### Task item
Output the listing exactly as written, apart from its pictures.

### Task inputs
*-*-*

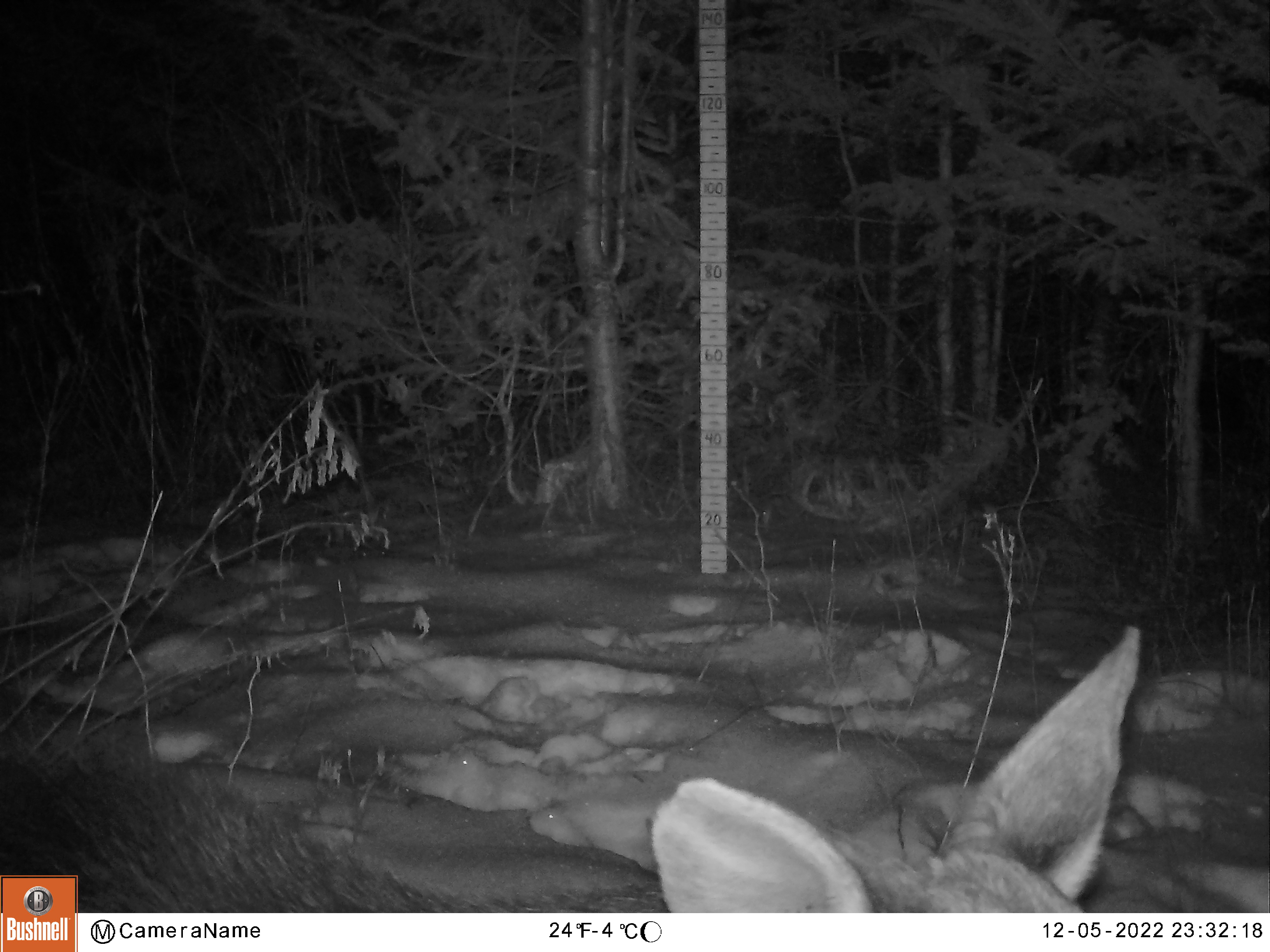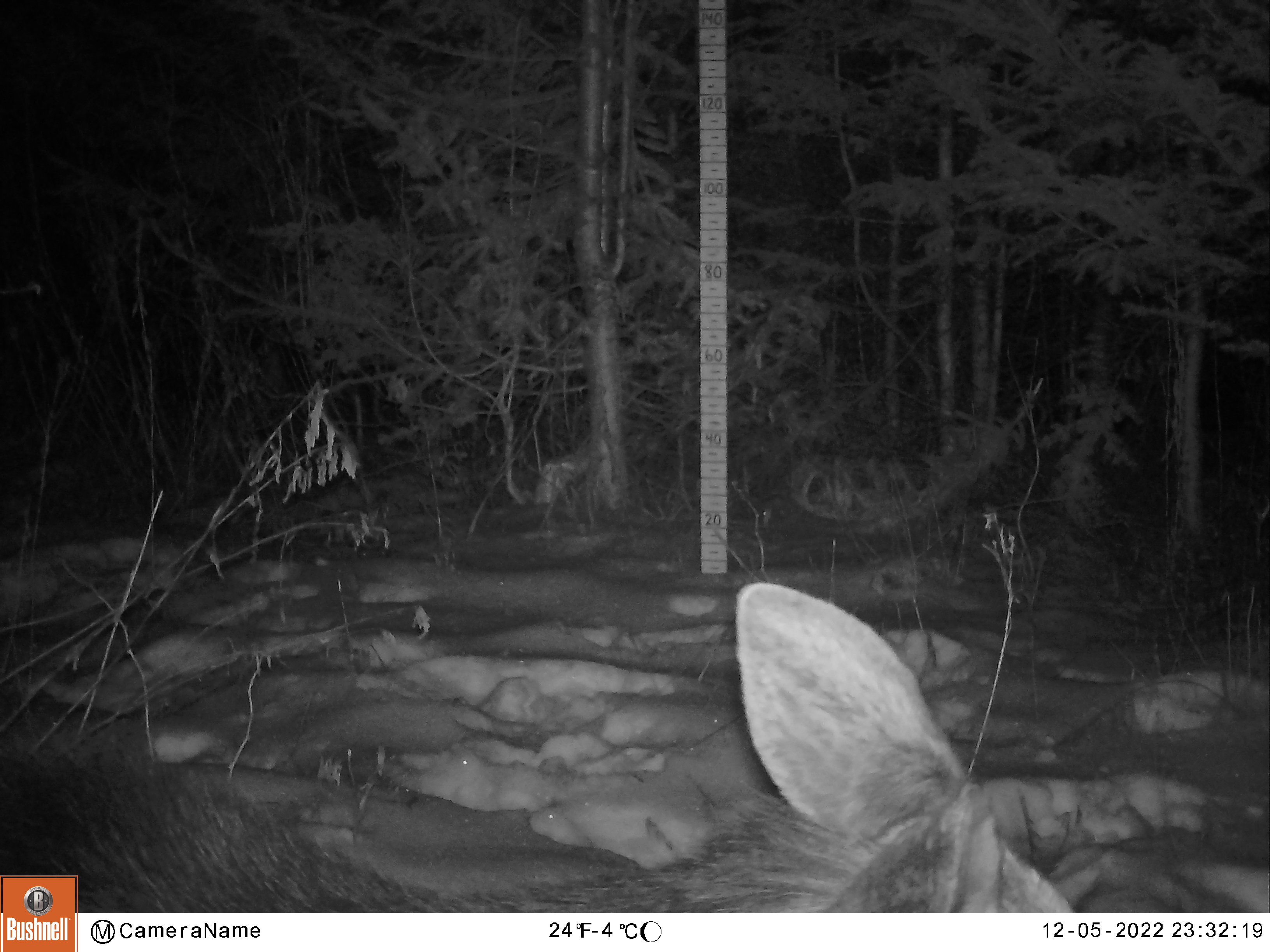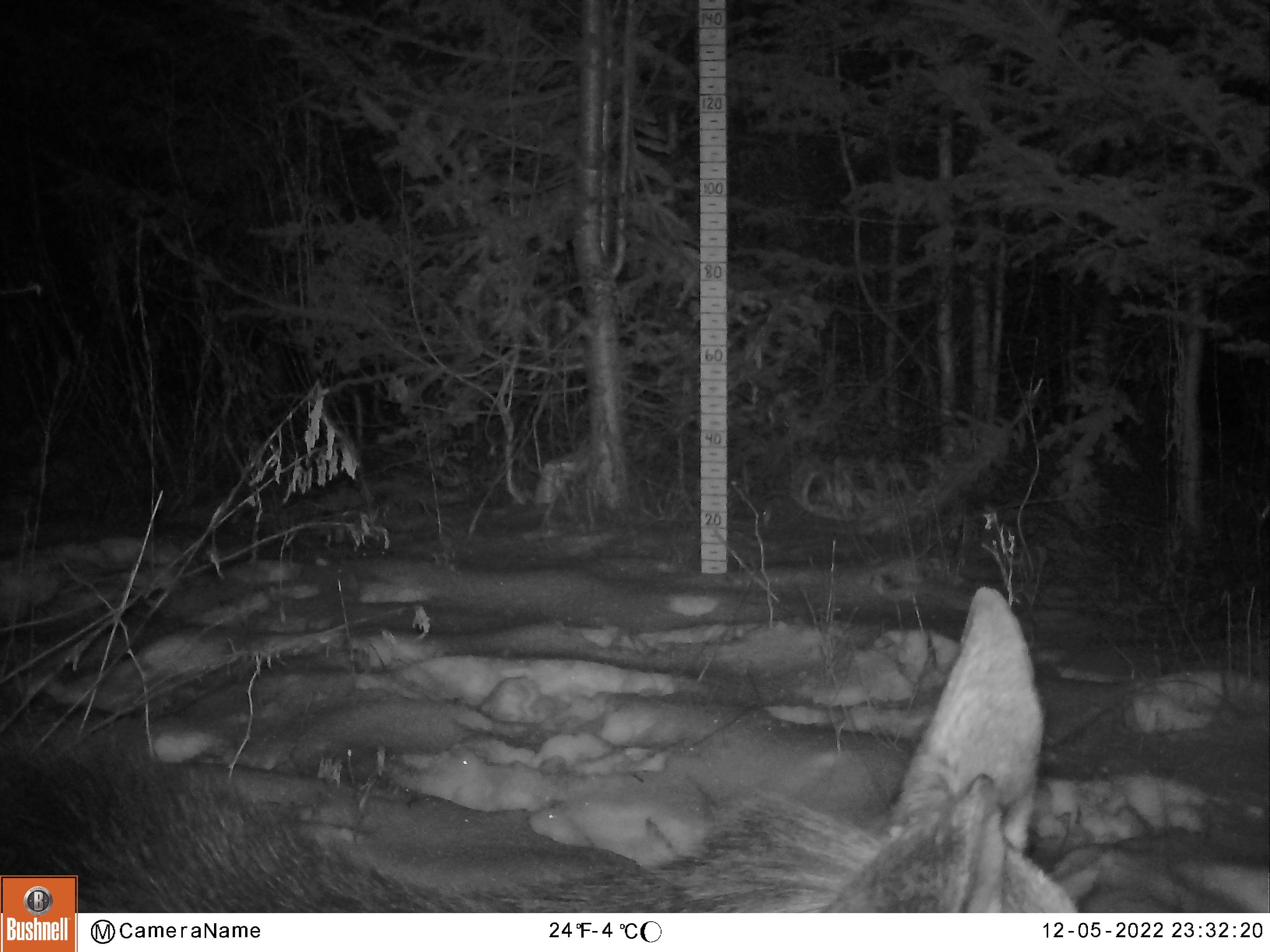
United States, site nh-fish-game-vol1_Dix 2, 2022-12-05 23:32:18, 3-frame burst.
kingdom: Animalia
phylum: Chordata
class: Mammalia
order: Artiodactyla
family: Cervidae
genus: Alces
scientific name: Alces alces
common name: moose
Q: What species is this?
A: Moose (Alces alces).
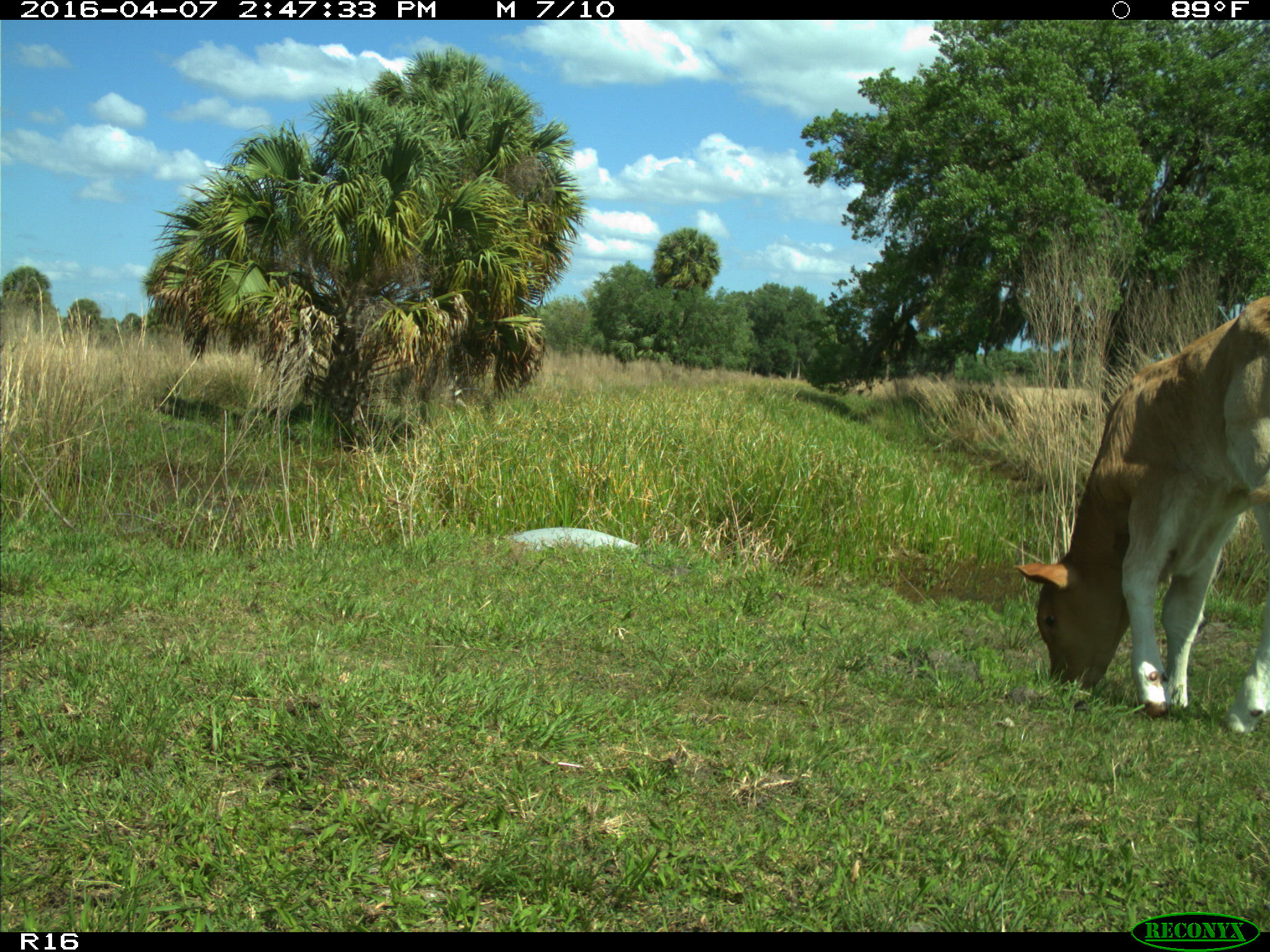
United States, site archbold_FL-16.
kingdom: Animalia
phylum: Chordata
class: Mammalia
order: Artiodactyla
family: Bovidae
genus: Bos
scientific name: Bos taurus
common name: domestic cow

*-*-*

### Your response
United States, site nh-fish-game-vol1_Dix 2, 2022-12-05 23:32:18, 3-frame burst.
kingdom: Animalia
phylum: Chordata
class: Mammalia
order: Artiodactyla
family: Cervidae
genus: Alces
scientific name: Alces alces
common name: moose
Q: What species is this?
A: Moose (Alces alces).
United States, site archbold_FL-16.
kingdom: Animalia
phylum: Chordata
class: Mammalia
order: Artiodactyla
family: Bovidae
genus: Bos
scientific name: Bos taurus
common name: domestic cow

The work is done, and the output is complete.